I'm new to Swift and wrote my first App last weekend. I'm an experienced software engineer, so I adapted quickly. I wrote some C code (a low-level audio-visualization implementation, anachronistic reimplementation of the famous Geiss screensaver/Winamp plugin from 1998) to render a framebuffer (RGBA). Now I wanted to render it natively in a macOS App and therefore decided to use Swift. I somehow regret my choice atm, as I'm really struggling in my fight over control of parallelization.

I have everything working basically - Audio App Capture via Aggregated Audio Device and Audio Tap with Core Audio; SwiftUI with it's UI and input fields; C integration of my code with FFI and pointer arithmetic. I don't think that I did a bad job at learning Swift in those 2-3 days...

I even implemented the datatype conversion to C datatypes and back, the FFT and all that. But when trying to make Swift decouple two Tasks that have to work in true parallel manner, I almost break my hands ;)

Core Audio shows some insane behaviour in delivering the audio buffers. Sometimes they arrive at a rate of 2 FPS and sometimes at 60 FPS. Only god knows when they will arrive. But due to the apparent strict synchronization in SwiftUI, my C codes render function is only called, when audio data arrived, pushing the rendering down to 2 FPS... or up to 60 FPS.. depends on witchcraft I guess ;)

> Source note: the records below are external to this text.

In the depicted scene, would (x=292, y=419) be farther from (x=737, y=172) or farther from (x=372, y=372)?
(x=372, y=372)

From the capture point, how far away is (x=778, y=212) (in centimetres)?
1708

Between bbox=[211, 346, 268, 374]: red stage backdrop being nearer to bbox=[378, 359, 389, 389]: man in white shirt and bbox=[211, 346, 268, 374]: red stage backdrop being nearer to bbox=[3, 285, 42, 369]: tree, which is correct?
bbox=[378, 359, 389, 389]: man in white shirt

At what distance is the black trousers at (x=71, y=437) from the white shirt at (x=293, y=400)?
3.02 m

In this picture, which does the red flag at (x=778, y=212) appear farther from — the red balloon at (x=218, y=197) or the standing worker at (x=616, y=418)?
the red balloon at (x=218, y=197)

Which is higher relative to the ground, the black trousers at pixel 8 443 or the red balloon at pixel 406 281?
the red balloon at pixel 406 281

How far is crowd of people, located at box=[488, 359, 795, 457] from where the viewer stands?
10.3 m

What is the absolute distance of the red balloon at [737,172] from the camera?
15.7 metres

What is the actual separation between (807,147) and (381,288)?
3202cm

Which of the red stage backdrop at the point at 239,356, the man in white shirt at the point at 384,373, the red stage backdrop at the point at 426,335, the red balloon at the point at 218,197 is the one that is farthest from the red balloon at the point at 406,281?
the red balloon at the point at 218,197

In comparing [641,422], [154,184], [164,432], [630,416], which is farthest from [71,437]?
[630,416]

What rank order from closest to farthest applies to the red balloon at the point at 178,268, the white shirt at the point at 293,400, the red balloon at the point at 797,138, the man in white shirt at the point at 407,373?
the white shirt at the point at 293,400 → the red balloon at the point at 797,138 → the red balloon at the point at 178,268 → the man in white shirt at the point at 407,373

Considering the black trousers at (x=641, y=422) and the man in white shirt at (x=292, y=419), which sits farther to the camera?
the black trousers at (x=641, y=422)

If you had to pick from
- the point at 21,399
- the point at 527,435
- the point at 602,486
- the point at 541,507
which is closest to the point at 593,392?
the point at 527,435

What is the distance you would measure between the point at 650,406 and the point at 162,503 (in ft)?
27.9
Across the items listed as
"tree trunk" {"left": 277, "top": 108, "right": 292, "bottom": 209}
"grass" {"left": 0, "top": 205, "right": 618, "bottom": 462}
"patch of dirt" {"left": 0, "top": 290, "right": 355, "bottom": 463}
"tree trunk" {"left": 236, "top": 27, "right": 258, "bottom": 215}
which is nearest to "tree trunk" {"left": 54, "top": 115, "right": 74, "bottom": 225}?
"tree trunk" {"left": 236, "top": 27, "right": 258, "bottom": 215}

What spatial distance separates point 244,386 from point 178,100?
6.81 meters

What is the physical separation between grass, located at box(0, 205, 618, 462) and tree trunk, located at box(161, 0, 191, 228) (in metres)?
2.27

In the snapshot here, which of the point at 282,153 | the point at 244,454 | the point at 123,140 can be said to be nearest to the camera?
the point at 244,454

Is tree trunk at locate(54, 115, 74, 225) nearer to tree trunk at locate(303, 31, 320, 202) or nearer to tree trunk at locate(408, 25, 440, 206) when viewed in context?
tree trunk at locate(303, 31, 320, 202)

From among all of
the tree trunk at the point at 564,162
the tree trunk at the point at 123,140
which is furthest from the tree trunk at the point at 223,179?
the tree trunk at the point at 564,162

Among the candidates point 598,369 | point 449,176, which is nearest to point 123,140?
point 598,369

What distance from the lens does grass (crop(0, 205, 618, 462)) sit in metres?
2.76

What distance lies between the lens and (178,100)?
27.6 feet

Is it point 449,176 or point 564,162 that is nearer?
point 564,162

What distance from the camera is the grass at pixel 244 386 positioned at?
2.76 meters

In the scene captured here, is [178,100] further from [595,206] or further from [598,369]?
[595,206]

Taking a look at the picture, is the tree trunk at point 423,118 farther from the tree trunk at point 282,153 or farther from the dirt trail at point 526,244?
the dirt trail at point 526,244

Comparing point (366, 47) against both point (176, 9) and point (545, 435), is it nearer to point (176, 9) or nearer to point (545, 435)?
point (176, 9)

Well, I understand that my writing sounds weird. And that's why I prepared a code repo for you to check. Simply checking this out, you'll be able to find a beautiful new open source music visualization... that runs at snake speed.... and to reproduce the issue in a matter of seconds.

Issue details: The audioQueue is basically receiving data at a pace that I didn't find a way to control. However, only when data is received, would the renderQueue actually call updateData() and let the detached rendering window call my C-code and re-render:

A) The primary fix I need is to get Swift to detach the queues. I simply want the renderQueue to re-render at the configured frequency, and not to wait for the audioQueue at all. It should always call updateData() at that pace, pick the latest audio data and that's all.

B) If that's fixed, my C code would finally render at the highest speed it can. I know that this is possible, because sometimes Core Audio delivers at 60 FPS and then everything is fine. It's a true Heisenbug. To get back control over that, I'd like to force CoreAudio to hand me the buffers at the fastest pace possible so that the waveform would sync better with the rendering visually...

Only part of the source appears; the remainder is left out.